Bong Joon-ho’s ‘Mickey 17’ Challenges U.S. Viewers In Ways ‘Parasite’ Didn’t
There’s nothing quite as stimulating as a satire done right. Our brains hit that sweet spot where we’ve suspended disbelief enough to immerse ourselves in a fictional world, and yet simultaneously remain aware of the metaphor linking everything back to our own reality. American audiences were wowed by this feat back in 2020 when Bong Joon-ho’s Parasite took the academy award for best picture, among others, and embraced cultural introductions to ram-don and mnemonic songs like “Jessica from Chicago”.
His latest release, Mickey 17, which just arrived to HBO Max, hits closer to home for American audiences, making it a tougher pill to swallow. Set in the year 2050, where disgraced politician, businessman, and religious cult leader, Kenneth Marshall, played by Mark Ruffalo, combines aspects of Donald Trump’s television-style political productions with Elon Musk’s support for pro-natalism and space colonization.

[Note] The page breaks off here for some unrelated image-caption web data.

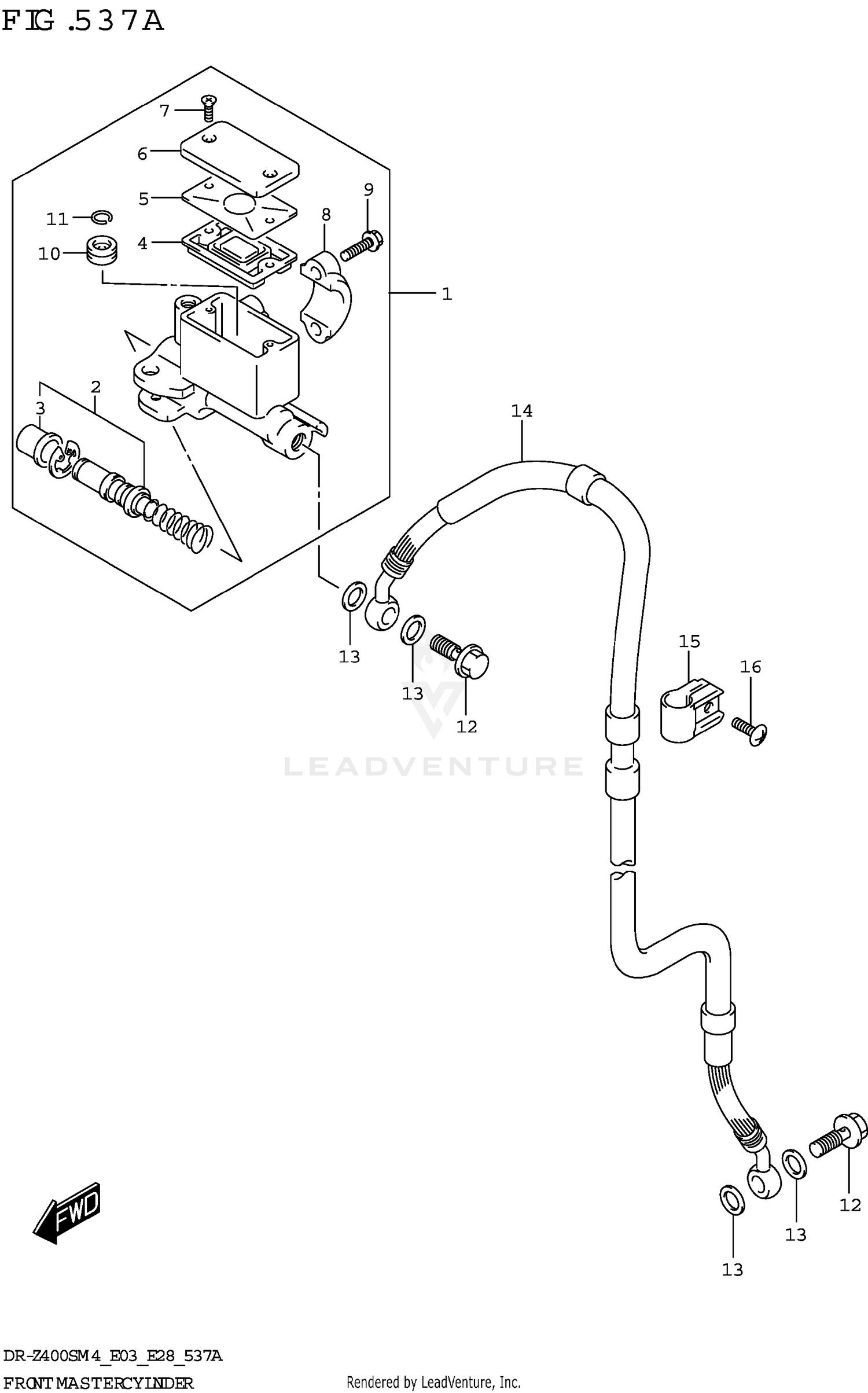 FRONT MASTER CYLINDER (DR-Z400S)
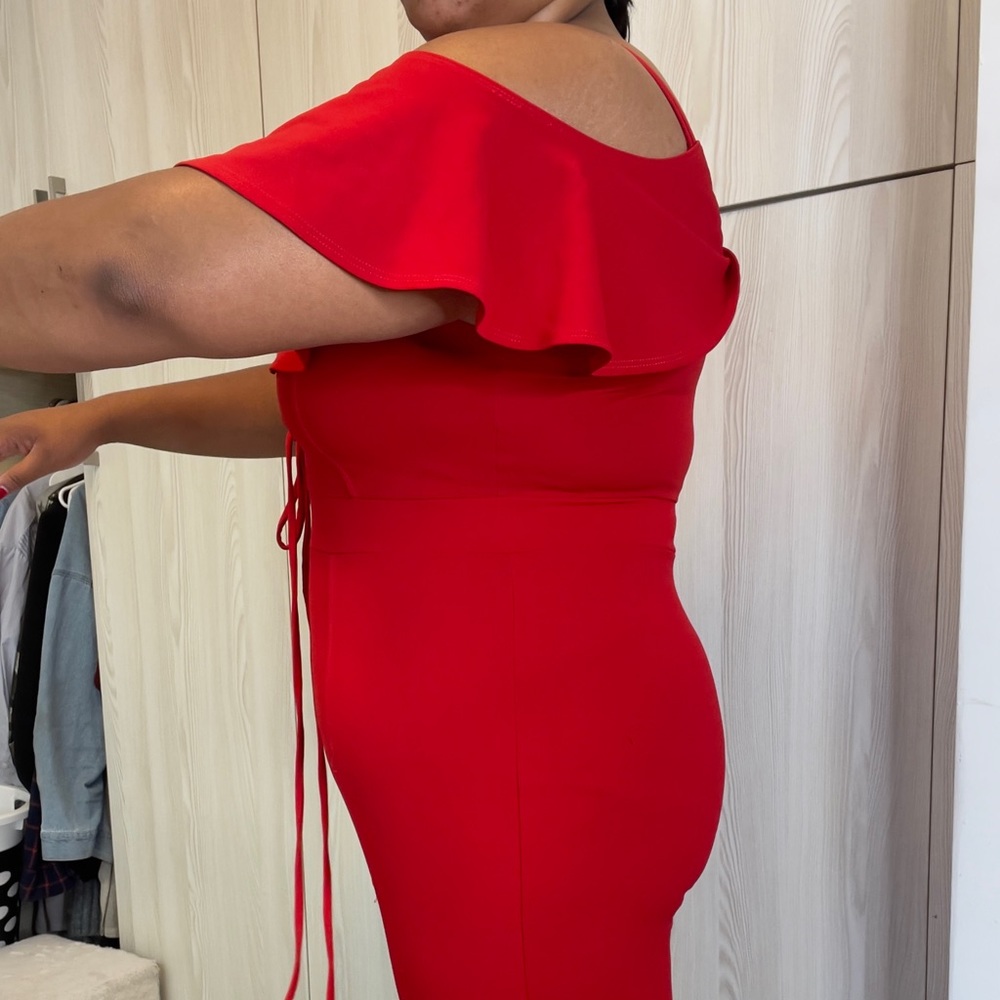 Red Ruffle Romper - Picture 5 of 5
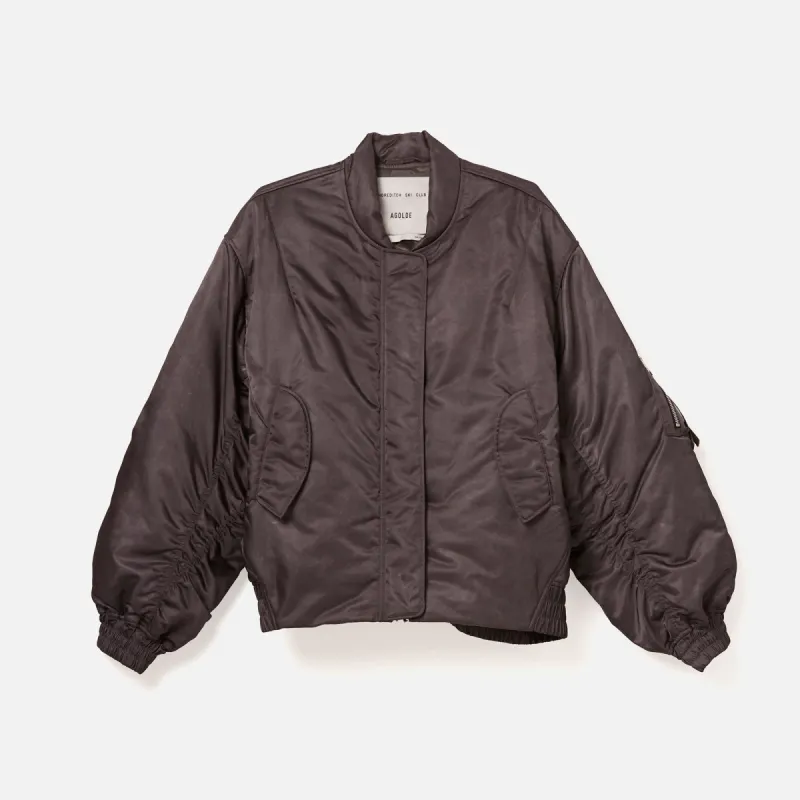 Agolde x Shoreditch Ski Club Nisa Bomber Jacket - Slate sold by Kith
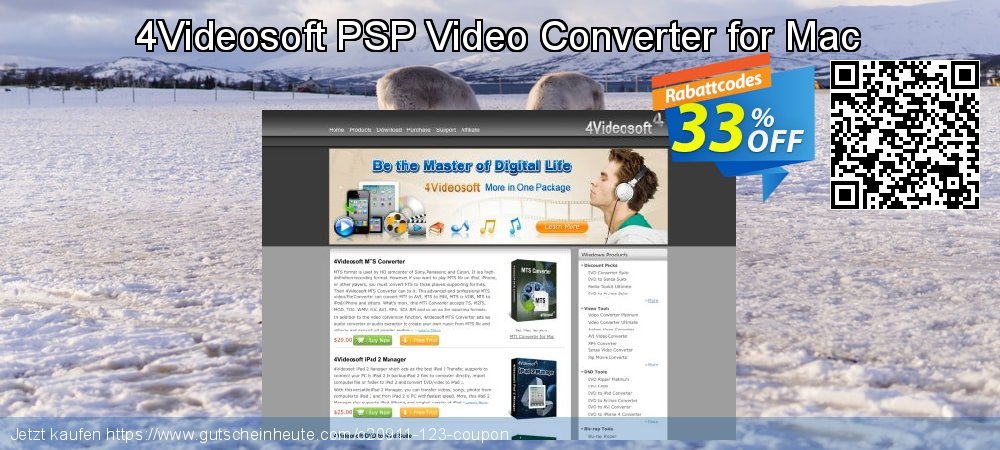 4Videosoft PSP Video Converter for Mac umwerfenden Verkaufsförderung Bildschirmfoto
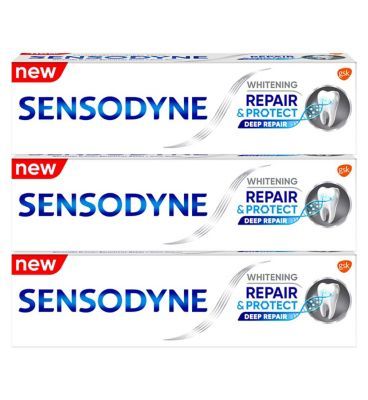 Sensodyne Sensitive Repair &amp;amp; Protect Whitening Toothpaste Bundle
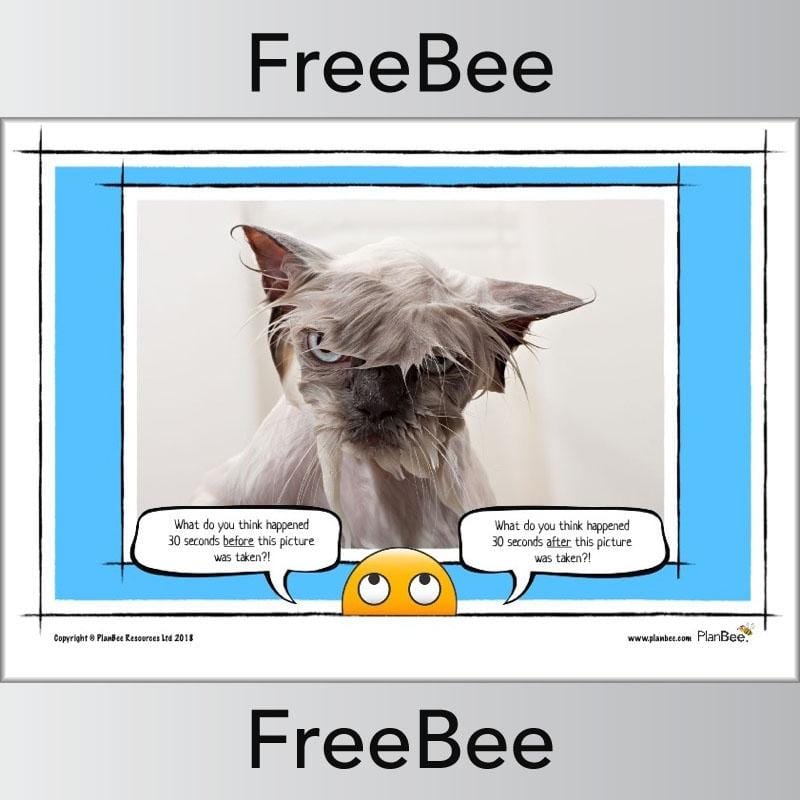 PlanBee What happened? Creative Writing Picture Prompts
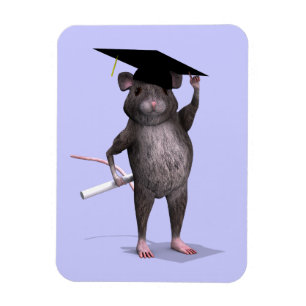 Graduate Mouse Magnet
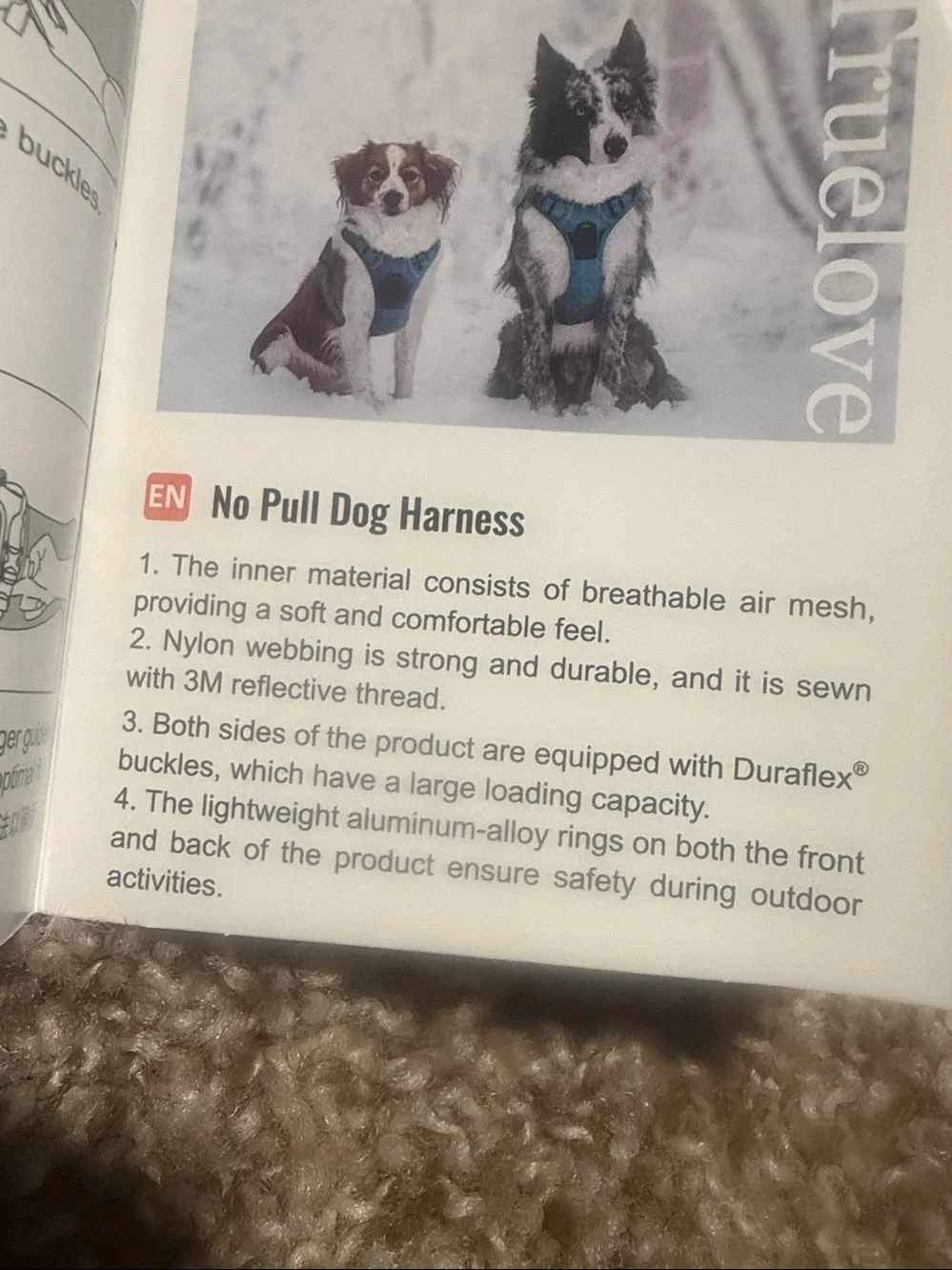 NWT Truelove No Pull Dog Harness in Hot Pink (XS)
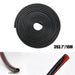 DURAFORCE 32ft U Shape Rubber Seal FOR Car Door Edge Guard Molding Trim Protectors Strip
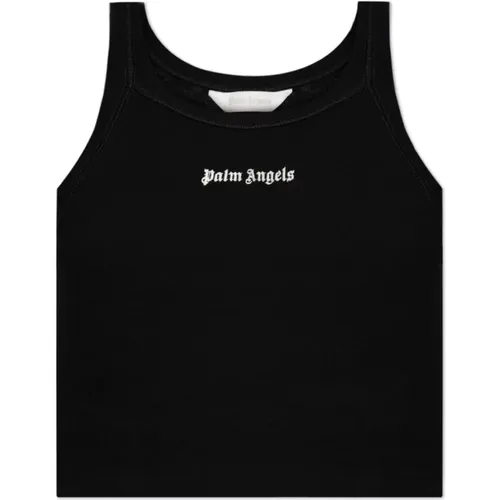 Tops > Sleeveless Tops - - Palm Angels - Modalova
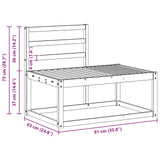 Outdoor Sofa Set 2 pcs White 182.5 x 63 x 73 cm 3388173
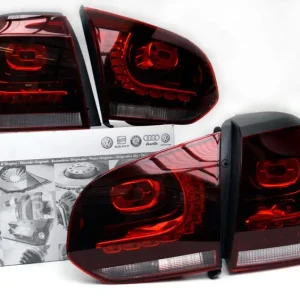 Ausverkauf VW Golf 6 R LED Rückleuchten kirschrot abgedunkelt, Original R Tuning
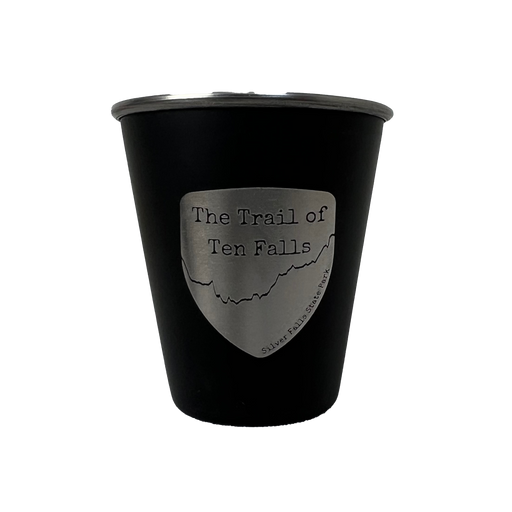 Metal Shot Glass - The Trail of Ten Falls | Patchmarks Oregon State Parks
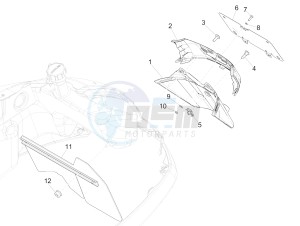 GTS 300 ie Super ABS (USA) (AU, HK) drawing Rear cover - Splash guard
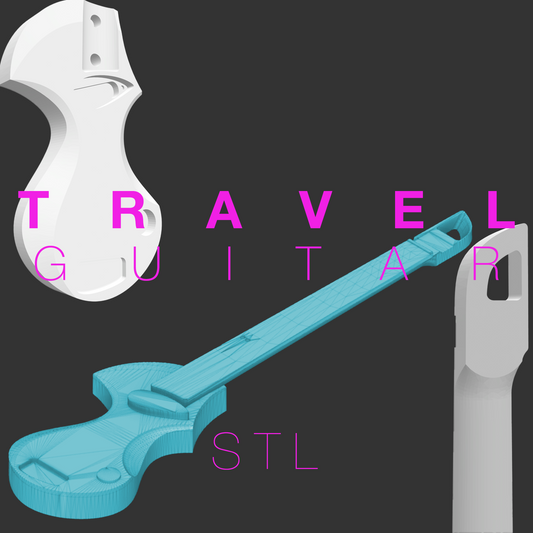 Travel Guitar STL Files - Digital Download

We can’t suspend our disbelief when scenes and dialogue escalate to such a satirical extreme that is still reminiscent of daily news clips. It’s a mirror held up to American society, showing us how we’ve become desensitized to behavior like Marshall’s through our own discomfort or boredom when presented with his character. The desire to turn away, to turn the movie off, and choose something more in line with the escapist sci-fi genre we were looking for, may be the point.
By echoing the current political climate against a backdrop of fictional technology, Joon-ho speculates what our future might become if we continue to look away. In a world where AI and humanoid robots are making exponential advancements, the idea of interplanetary space travel and human printing aren’t as unbelievable as they once might have been. The ethical implications for people on the bottom rungs of society, like Mickey, aren’t a surprise.
The job title “expendable”, in and of itself, reflects the ways society has historically taken advantage of vulnerable populations for the benefit of the elite. Dangerous working conditions, scientific experimentation, and cost-benefit analysis of human life are all real examples we can find within history books. They don’t exist in the sterile vacuum of science fiction. Joon-ho’s criticism draws parallels between the technological advances of an American future and the industrial revolution or expansionist ideals of Manifest Destiny.
I don’t think it’s any coincidence he ends the story with a woman of color stepping into a leadership role after winning an election, putting the end of the harmful “expendable” program, and being curious enough to follow science’s desire to communicate with the planet’s native species instead of giving into the fearful urge to eliminate them.